Deux mois après le début d’implémentation des CRI nouvelle génération, l’option permettant de demander une dérogation en matière d’urbanisme est suspendue. Depuis quelques jours, les investisseurs n’ont plus accès à cette rubrique sur la plateforme «CRI-Invest» pour le dépôt de leurs demandes en ligne.

Mesure temporaire ou définitive ? Ce qui est sûr, c’est que ni les CRI, ni les agences urbaines n’ont reçu de courrier leur notifiant la suspension de ce service par le ministère de l’Intérieur. Contacté par nos confrères de Les Inspirations ECO, ce département ne s’est pas prononcé. Pour le moment, aucune alternative n’a été proposée aux investisseurs.

Cette mesure de suspension concerne aussi la procédure relative aux demandes d’attestation de vocation non agricole (AVNA), relative à l’acquisition de propriétés agricoles ou à vocation agricole situées en totalité ou en partie à l’extérieur du périmètre urbain, par des personnes physiques étrangères, des sociétés par actions ou des sociétés dont le capital est détenu en totalité ou en partie par des personnes étrangères, destinées à la réalisation de projets d’investissements autres qu’agricoles.

D’ailleurs, sur proposition du ministre des Finances, Mohamed Benchaâboun, le chef de gouvernement, Saâd Dine El Otmani, vient de donner son aval pour la constitution d’une commission chargée de régler les litiges autour de l’application du dahir n°1.73.213 du 2 mars 1973 instaurant la restitution à l’Etat des lots agricoles ou à vocation agricole, ayant appartenu à des étrangers.
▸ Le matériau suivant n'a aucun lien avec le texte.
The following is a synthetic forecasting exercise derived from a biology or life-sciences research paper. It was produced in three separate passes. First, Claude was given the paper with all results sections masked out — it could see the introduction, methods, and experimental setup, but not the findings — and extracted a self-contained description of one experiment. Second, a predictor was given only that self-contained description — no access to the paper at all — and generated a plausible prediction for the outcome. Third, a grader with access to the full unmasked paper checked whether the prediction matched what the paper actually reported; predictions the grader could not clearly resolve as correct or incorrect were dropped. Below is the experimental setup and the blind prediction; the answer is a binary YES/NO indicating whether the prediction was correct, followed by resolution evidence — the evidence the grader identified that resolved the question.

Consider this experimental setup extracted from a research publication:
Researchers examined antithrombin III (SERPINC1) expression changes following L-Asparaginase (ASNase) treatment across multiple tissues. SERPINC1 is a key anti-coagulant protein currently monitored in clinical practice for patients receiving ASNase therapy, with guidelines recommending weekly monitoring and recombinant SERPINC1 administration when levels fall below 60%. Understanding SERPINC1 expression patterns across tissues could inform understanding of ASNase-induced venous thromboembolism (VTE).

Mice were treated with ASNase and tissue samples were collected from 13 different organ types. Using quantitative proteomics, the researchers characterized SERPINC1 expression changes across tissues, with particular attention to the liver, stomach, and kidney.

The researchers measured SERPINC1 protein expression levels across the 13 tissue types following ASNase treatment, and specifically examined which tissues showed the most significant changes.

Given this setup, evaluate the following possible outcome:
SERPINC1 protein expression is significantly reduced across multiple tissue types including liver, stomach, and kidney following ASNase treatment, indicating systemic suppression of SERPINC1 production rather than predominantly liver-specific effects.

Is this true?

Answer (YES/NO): YES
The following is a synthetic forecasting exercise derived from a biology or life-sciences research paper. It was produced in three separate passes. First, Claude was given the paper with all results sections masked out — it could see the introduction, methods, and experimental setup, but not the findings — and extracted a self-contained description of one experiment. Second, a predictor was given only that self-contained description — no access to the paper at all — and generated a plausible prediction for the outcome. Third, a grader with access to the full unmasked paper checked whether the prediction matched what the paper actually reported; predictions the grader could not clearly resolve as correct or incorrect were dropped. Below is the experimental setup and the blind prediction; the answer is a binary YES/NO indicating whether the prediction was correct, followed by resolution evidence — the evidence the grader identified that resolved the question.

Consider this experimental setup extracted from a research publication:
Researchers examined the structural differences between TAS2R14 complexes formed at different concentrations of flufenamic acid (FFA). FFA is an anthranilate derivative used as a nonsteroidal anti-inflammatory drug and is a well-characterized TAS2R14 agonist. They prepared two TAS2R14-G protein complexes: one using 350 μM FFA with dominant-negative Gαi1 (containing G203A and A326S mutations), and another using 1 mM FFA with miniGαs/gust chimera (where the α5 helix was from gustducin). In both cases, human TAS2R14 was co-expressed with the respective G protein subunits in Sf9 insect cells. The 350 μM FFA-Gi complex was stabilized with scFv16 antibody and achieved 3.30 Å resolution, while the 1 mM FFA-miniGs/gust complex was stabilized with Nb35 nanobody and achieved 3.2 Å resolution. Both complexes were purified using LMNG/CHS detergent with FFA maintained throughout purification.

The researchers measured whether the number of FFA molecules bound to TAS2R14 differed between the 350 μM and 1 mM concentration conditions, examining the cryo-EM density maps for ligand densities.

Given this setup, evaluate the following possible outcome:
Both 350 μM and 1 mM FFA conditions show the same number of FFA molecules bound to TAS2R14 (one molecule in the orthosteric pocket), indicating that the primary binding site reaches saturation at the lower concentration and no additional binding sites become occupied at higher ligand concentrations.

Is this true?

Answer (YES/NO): NO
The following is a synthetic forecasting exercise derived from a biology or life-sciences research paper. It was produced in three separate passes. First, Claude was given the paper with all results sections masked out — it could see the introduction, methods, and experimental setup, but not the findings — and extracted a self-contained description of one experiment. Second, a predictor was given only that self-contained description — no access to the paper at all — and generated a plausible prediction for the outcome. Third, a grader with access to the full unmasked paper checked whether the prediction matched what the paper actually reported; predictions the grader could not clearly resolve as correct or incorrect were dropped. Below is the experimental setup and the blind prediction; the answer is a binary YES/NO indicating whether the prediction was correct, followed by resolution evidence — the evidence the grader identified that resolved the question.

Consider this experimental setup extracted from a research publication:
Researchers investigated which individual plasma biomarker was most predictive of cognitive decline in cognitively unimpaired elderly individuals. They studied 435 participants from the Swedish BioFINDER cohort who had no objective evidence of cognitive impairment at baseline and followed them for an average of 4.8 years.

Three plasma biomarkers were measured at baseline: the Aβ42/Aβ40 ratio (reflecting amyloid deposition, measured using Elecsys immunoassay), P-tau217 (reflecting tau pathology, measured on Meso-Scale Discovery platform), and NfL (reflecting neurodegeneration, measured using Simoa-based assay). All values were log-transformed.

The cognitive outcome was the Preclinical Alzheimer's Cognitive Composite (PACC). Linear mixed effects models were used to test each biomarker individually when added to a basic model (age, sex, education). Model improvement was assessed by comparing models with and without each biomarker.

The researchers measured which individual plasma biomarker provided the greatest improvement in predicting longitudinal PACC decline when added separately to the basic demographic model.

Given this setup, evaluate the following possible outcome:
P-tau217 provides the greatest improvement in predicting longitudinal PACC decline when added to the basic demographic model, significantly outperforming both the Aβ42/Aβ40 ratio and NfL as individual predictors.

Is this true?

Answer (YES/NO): NO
L’article 30 exclut l’octroi des dérogations
Au niveau de loi n° 47-18 portant réforme des Centres régionaux d’investissement (CRI) et création des commissions régionales unifiées d’investissements (B.O. n° 6754 du 21 février 2019), l’article 30 a exclu l’octroi des dérogations aux projets résidentiels immobiliers, exception faite de ceux destinés à l’habitat social et à la lutte contre l’habitat insalubre ou menaçant ruine. De l’avis de plusieurs experts, cette suspension serait temporaire puisque malgré les inconvénients du dispositif dérogatoire, celui-ci constitue une solution à l’insuffisance des documents d’urbanisme et de planification territoriale.
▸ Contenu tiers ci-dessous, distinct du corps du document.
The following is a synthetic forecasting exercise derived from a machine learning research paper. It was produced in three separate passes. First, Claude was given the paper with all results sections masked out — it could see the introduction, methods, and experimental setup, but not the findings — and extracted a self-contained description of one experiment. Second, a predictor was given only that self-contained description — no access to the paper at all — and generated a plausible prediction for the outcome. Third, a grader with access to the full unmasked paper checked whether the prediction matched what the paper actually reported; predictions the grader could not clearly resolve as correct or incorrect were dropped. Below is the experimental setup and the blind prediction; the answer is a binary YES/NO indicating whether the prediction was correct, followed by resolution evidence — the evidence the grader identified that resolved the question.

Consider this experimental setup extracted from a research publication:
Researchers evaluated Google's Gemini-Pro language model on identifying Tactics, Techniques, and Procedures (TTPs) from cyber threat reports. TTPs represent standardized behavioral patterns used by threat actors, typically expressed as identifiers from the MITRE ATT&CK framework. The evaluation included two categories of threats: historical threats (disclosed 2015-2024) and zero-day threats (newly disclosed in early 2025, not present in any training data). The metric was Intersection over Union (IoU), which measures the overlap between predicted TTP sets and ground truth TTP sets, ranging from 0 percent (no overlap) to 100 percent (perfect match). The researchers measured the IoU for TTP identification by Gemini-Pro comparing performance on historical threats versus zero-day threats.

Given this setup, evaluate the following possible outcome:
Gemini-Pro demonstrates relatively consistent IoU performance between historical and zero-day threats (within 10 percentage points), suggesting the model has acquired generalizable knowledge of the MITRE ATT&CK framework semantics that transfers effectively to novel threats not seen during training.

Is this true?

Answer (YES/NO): YES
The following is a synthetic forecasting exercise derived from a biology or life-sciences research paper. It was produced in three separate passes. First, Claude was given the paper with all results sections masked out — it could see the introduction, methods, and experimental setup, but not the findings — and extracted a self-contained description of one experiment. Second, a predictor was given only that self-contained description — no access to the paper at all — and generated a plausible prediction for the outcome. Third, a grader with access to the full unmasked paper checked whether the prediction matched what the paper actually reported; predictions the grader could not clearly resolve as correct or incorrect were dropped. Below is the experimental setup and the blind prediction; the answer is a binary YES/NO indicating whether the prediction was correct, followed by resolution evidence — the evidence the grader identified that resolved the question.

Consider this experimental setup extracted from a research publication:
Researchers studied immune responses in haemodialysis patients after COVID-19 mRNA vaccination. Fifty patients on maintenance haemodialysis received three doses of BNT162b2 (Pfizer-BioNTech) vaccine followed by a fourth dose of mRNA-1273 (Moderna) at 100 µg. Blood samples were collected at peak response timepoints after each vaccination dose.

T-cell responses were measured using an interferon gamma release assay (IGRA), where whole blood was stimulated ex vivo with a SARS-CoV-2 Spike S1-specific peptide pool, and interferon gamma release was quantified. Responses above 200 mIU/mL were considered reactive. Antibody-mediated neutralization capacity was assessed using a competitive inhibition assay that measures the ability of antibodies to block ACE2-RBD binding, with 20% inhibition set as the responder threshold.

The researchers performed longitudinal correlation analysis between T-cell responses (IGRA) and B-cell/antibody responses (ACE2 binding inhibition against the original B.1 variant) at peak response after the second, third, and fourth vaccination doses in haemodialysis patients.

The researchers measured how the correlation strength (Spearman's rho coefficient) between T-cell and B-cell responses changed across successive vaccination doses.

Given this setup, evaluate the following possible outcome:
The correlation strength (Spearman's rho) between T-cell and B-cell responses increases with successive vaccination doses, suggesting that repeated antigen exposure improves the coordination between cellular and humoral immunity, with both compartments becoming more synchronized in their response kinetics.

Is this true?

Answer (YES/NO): NO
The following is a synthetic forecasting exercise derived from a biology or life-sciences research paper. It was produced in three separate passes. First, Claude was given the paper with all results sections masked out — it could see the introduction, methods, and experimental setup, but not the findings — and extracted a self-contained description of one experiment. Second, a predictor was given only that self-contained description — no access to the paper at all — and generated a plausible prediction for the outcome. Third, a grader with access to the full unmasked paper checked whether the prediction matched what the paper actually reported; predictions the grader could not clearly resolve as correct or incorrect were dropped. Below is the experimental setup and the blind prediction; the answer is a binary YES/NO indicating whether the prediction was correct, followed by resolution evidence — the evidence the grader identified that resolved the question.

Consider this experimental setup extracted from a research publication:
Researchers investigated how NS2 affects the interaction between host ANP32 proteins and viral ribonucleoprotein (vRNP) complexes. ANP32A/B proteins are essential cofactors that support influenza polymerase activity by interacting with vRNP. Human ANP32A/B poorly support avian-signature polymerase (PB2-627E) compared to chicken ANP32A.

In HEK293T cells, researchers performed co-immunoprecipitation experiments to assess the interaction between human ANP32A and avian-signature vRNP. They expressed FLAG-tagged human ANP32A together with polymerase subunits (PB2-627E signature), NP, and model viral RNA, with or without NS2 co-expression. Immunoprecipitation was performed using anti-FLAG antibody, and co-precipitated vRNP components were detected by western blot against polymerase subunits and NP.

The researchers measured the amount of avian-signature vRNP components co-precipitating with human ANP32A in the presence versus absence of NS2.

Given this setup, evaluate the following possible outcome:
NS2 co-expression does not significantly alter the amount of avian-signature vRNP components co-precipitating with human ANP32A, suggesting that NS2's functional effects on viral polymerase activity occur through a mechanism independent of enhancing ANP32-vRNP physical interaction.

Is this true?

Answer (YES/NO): NO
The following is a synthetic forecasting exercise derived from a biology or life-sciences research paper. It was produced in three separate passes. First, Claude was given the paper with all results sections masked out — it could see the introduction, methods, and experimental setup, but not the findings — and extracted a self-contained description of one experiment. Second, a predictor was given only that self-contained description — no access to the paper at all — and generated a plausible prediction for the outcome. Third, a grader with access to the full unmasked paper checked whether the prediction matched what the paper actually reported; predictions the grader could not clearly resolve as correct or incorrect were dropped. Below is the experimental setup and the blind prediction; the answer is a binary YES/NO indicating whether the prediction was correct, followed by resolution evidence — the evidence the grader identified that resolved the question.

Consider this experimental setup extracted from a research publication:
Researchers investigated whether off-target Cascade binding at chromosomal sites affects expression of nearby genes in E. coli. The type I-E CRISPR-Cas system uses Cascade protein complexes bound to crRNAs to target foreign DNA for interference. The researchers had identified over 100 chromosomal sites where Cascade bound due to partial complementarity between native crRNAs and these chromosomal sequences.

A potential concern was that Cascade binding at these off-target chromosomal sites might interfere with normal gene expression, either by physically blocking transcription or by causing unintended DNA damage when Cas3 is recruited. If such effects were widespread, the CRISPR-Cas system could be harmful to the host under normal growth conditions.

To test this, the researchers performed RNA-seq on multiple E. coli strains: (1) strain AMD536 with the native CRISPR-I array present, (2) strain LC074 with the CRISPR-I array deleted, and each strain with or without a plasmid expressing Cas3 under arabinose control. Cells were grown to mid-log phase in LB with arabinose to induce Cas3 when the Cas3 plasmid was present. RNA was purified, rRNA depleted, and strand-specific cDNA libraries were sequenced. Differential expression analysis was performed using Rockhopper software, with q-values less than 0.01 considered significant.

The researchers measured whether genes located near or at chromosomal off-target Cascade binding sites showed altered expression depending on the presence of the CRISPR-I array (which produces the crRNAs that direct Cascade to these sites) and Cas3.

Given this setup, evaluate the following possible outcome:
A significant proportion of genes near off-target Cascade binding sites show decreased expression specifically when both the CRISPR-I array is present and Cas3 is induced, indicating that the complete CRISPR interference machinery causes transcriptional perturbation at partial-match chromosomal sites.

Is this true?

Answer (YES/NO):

Toutefois, la généralisation de cette pratique dérogatoire remet en cause les grandes orientations et les dispositions des documents d’urbanisme. Selon la saisine n° 11/2014 du Conseil économique, social et environnemental (CESE) relative à l’étude d’impact des dérogations dans le domaine de l’urbanisme, la pratique de la dérogation remonte aux années 1970. Elle a été documentée par une circulaire pour la première fois en février 1999 à travers la circulaire 254 du ministère de l’Aménagement du territoire, de l’environnement, de l’urbanisme et de l’habitat puis par la circulaire 622 en mai 2001. Suivront ensuite deux autres circulaires interministérielles n°3020/27 en mars 2003 et n°10098/31 en juillet 2010.
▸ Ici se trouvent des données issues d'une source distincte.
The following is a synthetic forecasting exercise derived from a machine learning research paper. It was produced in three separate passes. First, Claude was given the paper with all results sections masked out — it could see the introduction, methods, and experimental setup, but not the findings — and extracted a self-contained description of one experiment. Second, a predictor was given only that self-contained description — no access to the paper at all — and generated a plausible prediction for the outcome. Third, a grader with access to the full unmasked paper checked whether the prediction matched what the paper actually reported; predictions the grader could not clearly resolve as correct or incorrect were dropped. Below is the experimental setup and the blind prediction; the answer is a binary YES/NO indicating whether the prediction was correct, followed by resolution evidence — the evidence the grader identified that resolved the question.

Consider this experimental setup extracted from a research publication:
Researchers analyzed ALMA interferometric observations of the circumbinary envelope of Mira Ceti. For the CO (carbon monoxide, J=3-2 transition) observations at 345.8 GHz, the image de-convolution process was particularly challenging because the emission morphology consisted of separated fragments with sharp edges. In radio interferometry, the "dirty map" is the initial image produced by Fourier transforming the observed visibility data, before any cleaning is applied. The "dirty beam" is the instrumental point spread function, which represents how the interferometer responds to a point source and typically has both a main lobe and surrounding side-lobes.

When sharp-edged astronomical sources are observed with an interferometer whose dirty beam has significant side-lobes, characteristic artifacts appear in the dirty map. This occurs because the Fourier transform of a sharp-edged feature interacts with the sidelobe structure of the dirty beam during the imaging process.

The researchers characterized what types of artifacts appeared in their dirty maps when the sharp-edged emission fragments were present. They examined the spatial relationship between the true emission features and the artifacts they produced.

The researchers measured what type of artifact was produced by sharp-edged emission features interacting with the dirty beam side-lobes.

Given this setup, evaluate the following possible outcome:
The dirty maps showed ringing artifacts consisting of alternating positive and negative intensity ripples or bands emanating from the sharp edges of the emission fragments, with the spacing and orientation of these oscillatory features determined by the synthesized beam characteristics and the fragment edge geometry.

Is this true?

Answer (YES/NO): NO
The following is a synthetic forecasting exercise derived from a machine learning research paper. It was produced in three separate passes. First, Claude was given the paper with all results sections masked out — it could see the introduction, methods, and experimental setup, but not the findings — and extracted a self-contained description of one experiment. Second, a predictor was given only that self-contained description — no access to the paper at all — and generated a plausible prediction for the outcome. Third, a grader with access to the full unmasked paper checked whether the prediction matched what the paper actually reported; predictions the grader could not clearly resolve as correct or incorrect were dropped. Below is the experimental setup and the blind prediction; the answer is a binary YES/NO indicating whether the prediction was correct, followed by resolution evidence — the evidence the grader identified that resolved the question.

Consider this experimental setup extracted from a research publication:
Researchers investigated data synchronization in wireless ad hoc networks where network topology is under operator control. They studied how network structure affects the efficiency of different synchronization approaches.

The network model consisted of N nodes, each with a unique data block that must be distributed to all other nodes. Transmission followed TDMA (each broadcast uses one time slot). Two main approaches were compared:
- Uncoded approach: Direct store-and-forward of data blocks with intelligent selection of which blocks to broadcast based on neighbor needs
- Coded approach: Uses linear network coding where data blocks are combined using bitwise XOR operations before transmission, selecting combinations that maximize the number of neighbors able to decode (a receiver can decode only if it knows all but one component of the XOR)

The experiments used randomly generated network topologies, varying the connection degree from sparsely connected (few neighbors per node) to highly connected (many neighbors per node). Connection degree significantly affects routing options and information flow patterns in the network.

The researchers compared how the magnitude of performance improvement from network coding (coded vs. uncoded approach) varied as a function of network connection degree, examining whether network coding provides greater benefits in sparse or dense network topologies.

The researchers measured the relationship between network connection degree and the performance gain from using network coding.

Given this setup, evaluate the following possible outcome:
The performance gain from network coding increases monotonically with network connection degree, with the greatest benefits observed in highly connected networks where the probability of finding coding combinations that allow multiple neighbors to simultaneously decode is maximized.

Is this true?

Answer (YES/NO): NO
Dérogation : l’ampleur de cette pratique
Les chiffres de la procédure administrative dérogatoire à l’échelle nationale recueillis par le ministère de l’Urbanisme et de l’aménagement du territoire, à travers les statistiques des agences urbaines qui assurent le secrétariat de la commission de dérogation, révèlent l’ampleur de cette pratique et mettent en évidence les impacts économiques, socio-spatiaux et environnementaux de la dérogation sur l’ensemble du territoire national. Depuis l’application de la circulaire interministérielle n°3020/27 en mars 2003 et jusqu’à la fin de 2013, la commission compétente en matière d’instruction des demandes de dérogations a examiné 13.222 projets, soit 110 projets traités en moyenne par mois. Selon le CESE, le bilan fait ressortir que 7.578 projets ont reçu un accord de principe, soit 58%, 4.150 demandes ont reçu un avis défavorable, soit 31% et 1.492 dossiers ont reçu un sursis à statuer, soit 11%.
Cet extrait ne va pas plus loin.